Sense strand contains the exact nucleotide sequence to the mRNA which encodes for a functional protein. The main difference between sense and antisense strand is that sense strand is incapable of being transcribed into mRNA whereas antisense strand serves as the template for the transcription.
What are antisense probes?
Antisense RNA probes are sequences of single-stranded RNA complementary to the coding sequence of the desired target mRNA. Antisense RNA is synthesized by in-vitro transcription using highly specific DNA-dependent RNA polymerases derived from bacteriophages such as SP6, T7, and T3 polymerases.
What are the two types of DNA probes?
Gene probes can be produced in several ways and fall broadly into three types: gene-specific probes, oligonucleotide probes and polymorphic probes. Gene-specific probes are produced from specific mRNA by the enzyme reverse transcriptase, which synthesizes a complementary DNA copy (cDNA) from mRNA.
What are sense probes?
The sense control probe gives a measure of non-specific probe binding only due to the chemical properties of the probe.

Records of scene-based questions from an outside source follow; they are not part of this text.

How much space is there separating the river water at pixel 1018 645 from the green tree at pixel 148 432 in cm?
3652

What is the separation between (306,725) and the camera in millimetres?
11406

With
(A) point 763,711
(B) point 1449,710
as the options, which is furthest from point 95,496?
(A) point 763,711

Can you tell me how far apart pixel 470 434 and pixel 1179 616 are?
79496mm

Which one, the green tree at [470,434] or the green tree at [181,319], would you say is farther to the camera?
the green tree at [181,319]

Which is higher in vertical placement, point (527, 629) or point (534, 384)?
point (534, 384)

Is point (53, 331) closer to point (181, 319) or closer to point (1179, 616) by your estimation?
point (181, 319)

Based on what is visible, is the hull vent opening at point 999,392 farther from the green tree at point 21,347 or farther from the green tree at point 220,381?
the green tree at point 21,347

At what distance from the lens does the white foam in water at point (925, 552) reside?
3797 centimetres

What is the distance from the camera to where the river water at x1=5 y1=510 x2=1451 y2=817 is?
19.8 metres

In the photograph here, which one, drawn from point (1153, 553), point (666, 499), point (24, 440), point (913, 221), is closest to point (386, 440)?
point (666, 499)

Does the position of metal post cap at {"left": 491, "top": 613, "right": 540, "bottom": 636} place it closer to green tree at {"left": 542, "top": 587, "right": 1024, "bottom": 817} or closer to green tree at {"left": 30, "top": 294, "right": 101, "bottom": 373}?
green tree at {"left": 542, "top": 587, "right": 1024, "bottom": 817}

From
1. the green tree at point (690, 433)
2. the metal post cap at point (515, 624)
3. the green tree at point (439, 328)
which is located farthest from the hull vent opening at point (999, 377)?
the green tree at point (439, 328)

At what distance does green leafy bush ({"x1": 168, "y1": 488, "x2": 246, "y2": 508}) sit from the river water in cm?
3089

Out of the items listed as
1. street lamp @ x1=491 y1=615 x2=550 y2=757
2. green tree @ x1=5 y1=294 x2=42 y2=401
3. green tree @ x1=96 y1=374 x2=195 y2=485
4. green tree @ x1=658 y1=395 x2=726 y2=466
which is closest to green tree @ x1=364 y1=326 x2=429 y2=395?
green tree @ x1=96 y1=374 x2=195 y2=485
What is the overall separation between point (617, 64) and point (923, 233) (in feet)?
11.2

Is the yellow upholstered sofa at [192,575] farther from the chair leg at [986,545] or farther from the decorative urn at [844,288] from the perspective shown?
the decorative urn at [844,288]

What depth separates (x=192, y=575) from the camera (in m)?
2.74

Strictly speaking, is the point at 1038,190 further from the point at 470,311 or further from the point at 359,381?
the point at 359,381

Which DNA strand is sense and antisense?
Only one strand is actively used as a template in the transcription process, this is known as the sense strand, or template strand. The complementary DNA strand, the one that is not used, is called the nonsense or antisense strand.

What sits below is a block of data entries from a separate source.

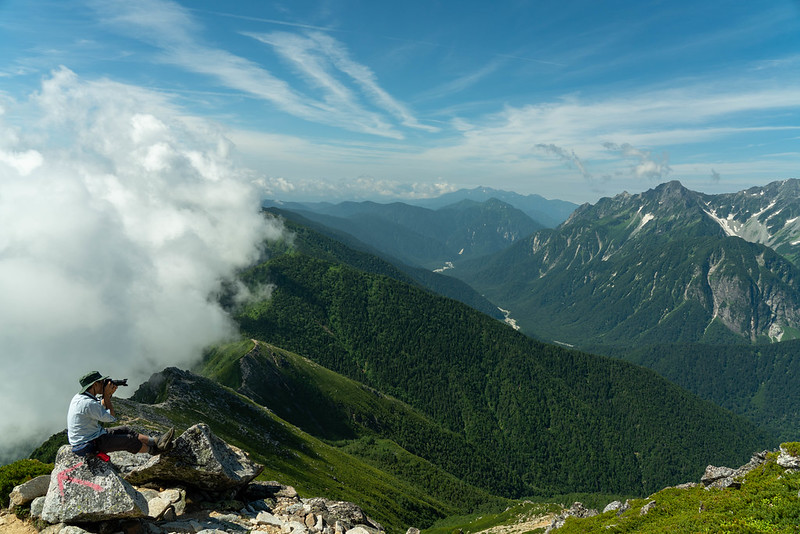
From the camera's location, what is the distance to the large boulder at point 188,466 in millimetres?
21094

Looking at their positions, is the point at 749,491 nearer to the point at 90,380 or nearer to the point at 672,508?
the point at 672,508

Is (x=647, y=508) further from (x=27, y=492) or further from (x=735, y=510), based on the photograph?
(x=27, y=492)

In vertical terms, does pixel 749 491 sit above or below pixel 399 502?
above

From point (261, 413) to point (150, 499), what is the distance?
149 meters

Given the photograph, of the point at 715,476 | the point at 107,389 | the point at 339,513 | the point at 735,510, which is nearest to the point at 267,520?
the point at 339,513

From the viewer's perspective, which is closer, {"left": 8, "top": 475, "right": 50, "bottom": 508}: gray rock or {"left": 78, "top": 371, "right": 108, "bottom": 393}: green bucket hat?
{"left": 78, "top": 371, "right": 108, "bottom": 393}: green bucket hat

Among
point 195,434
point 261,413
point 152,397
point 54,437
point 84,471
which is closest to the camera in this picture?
point 84,471

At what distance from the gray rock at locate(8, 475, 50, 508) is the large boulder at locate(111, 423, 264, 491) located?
12.6 feet

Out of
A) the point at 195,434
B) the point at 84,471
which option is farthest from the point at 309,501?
the point at 84,471

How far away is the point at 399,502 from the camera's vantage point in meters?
148

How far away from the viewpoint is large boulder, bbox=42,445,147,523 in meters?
15.8

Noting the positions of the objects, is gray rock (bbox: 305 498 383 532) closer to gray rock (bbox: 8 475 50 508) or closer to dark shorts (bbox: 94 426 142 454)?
dark shorts (bbox: 94 426 142 454)

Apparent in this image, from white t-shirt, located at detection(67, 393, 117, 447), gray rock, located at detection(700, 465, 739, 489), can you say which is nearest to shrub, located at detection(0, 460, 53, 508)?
white t-shirt, located at detection(67, 393, 117, 447)

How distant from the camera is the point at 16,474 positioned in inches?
763
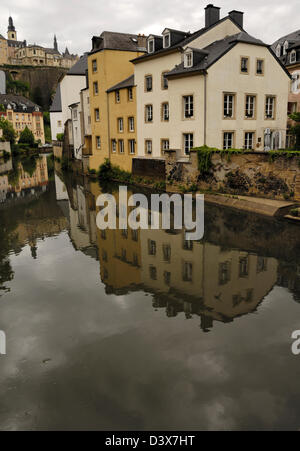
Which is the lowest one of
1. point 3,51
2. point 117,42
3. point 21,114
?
point 117,42

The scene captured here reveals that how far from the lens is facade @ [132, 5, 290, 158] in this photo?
25.2 metres

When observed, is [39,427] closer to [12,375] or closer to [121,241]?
[12,375]

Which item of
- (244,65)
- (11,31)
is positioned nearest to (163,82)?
(244,65)

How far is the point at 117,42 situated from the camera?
1387 inches

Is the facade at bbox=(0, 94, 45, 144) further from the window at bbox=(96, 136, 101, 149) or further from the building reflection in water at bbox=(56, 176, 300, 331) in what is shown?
the building reflection in water at bbox=(56, 176, 300, 331)

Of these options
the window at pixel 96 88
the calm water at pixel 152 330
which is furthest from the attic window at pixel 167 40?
the calm water at pixel 152 330

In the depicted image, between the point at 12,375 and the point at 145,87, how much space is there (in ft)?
93.3

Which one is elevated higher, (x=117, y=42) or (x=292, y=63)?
(x=117, y=42)

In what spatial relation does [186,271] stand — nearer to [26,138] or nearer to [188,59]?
[188,59]

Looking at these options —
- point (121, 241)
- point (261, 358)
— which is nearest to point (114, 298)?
point (261, 358)

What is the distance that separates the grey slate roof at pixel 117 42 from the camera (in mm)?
34688

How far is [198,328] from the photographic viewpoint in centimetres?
825

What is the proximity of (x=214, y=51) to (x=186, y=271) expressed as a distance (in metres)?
20.3

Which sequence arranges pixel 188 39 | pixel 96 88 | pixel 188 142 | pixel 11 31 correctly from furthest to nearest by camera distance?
pixel 11 31 < pixel 96 88 < pixel 188 39 < pixel 188 142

How do you identify a sense and antisense strand?
In double-stranded DNA, only one strand codes for the RNA that is translated into protein. This DNA strand is referred to as the antisense strand. The strand that does not code for RNA is called the sense strand.
What is antisense DNA?
Antisense is the non-coding DNA strand of a gene. To silence a target gene, a second gene is introduced that produces an mRNA complementary to that produced from the target gene. These two mRNAs can interact to form a double-stranded structure that cannot be used to direct protein synthesis.
What is a DNA probe used for?
A probe is a single-stranded sequence of DNA or RNA used to search for its complementary sequence in a sample genome. The probe is placed into contact with the sample under conditions that allow the probe sequence to hybridize with its complementary sequence.
What are DNA probes?
Why are DNA probes used?
DNA probes are stretches of single-stranded DNA used to detect the presence of complementary nucleic acid sequences (target sequences) by hybridization. DNA probes are usually labelled, for example with radioisotopes, epitopes, biotin or fluorophores to enable their detection.
What is sense DNA?
In genetics, a sense strand, or coding strand, is the segment within double-stranded DNA that carries the translatable code in the 5′ to 3′ direction, and which is complementary to the antisense strand of DNA, or template strand, which does not carry the translatable code in the 5′ to 3′ direction.